As first principle xtgeo formats shall be open-source and well documented. The general the xtgeo binary formats will using this design:

  • First a 4 byte INT which shall be equal to 1. If 1 is not read, try byte swapping and re-read. If still not the value 1, then file is invalid.
  • Next a "magic" 4 byte describing the format version:
    • Series starting with 1100 are surface formats
    • Series starting with 1200 are cube formats
    • etc...
  • Next a set of numbers that shall describe the following arrays as cheap as possible This will vary somewhat across data types.
  • Then the arrays are stored, in general using C-order layout for multidimensional data.
  • Then the 13 letter word \nXTGMETA.v01\n will present, where \n is newline.
  • Finanally a JSON text dump will be present, to define the metadata. This JSON will have a set of first level keys, where the key _required_ shall always be present, and the key _optional_ will usually be present. Both _required_ and _optional_ will a have a strict set of valid subkeys. Then a set of _freeform_ keys may be added.
  • It should be possible to change/edit the metadata for _optional_ and the freeform keys.

Note that this structure allows reading the first initial numbers and then use seek functions in e.g. C or Python to jump directly to the JSON metadata.

RegularSurface format version 1

A RegularSurface is a regular mesh in 2D usually describing a horizon or a property.

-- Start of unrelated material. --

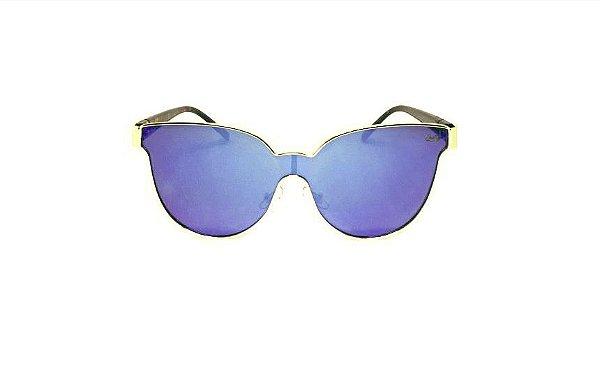 Óculos de Sol SunHot AC.024 Mask Blue
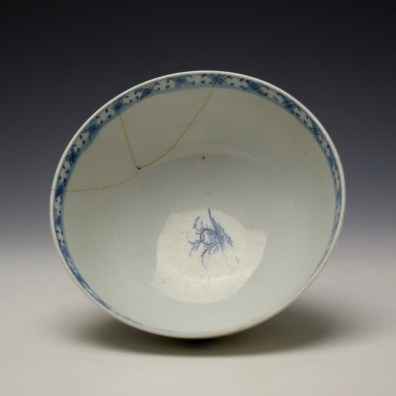 Lowestoft Peony Fence and Bamboo Pattern Slop Bowl c1770-75 (3)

The file extension shall be: .xtgregsurf

The format specification is:

Record 1:

An 4 byte integer. This integer is an "endian" indicator and will read as 1 if no bytewap is required.

Record 2:

An 4 byte integer which shall read 1101, indicating RegularSurface format v.1.

Record 3:

An 4 byte integer which shall read 4 or 8, hinting of the data array is 4 byte Float, and 8 byte Float.

Record 4:

A 8 byte INT (LONG) which is the number of columns (NCOL) in the map.

Record 5:

A 8 byte INT (LONG) which is the number of rows (NROW) in the map.

Record 6:

An array with length and byte-size given in records 3, 4 and 5. Ordering shall be C order.

Record 7:

The 13 letter word \nXTGMETA.v01\n will present, where \n is newline.

Record 8:

The JSON dump describing the data. Example:

{
  "_required_": {
    "ncol": 123,
    "nrow": 323,
    "xori": 445566.0,
    "yori": 5777662.0,
    "xinc": 20.0,
    "yinc": 40.0,
    "yflip": 1,
    "rotation": 30.0,
    "undef": 1e+32,
  },
  "_optional_": {
    "domain": "depth",
    "units": "metric",
    "name": "Top Whatever"
  },
  "_freeform_": {
      "smda": {
      "freekey1": "freevalue"
      }
  }
}

Regular Cube format version 1

XTGeo 3D grid geometry format

XTGeo 3D grid property format

XTGeo XYZ points with attributes format

XTGeo layout for other data types

In prep.

Speed and file size comparison of xtg vs other formats

Speed and size comparisons
XTGformat Other Imp gain Exp gain Fsize ratio Comment
xtgregsurf Irap binary 2.5 2.9 99% XTG faster, same size
xtgregcube Seg-Y 3.0 28.0 54% XTG much faster and less size.
xtgcpgeom Roff binary 12.6 7.0 210% XTG much faster but bigger size.
xtgcpprop Roff binary 8.5 7.5 100% XTG much faster, same size.